Is it considered cheating??

It depends on the intent. If you are having dinner with an opposite sex just to talk and have fun, then it is not cheating. But going out to seek a deeper or sexual relationship, then that is cheating
 
D & G rockstar said:
Instantly my answer would be NO>

But in a relationship, i don't put myself in a situation where something could even slightly happen.

It really depends on who it is... does my BF know him? Am I attracted to this person? What is my relationship to that person?? Is this a social dinner or a work dinner? I think WORK dinners are OK if it's a group setting.

Cheating is a form of disrespect to the relationship. I wouldn't do anything disrespectful to my man... even if it's technically not cheating.
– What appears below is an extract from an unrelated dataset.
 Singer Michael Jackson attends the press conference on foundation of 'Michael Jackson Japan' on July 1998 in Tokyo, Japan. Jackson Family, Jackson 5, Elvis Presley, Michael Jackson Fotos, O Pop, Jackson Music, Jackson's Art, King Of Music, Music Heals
Ditto. Very well said:yes:
 
If going out to dinner with a single person of the opposite sex is cheating, then I better quit my job!

I am engaged, and I take people out to lunches and dinners all the time to discuss business, build working relationships, close on larger accounts, etc. Quite often, I work with single or divorced men. Most of them are older than me and none of them are "my type." Haha! I don't think this is considered cheating. Also, there's nothing wrong with having friends of the opposite sex, as long as both parties involved know that it's strictly platonic. I believe having friendships with people of the opposite sex is very healthy, and allows you to see things from another perspective. As someone else said, having dinner has nothing to do with having sex. Be secure in yourself, and communicate with your S.O. If your S.O. knows them and is cool with them, all the better!
 
No. Not unless you are thinking of acting upon feelings or are attracted to the person.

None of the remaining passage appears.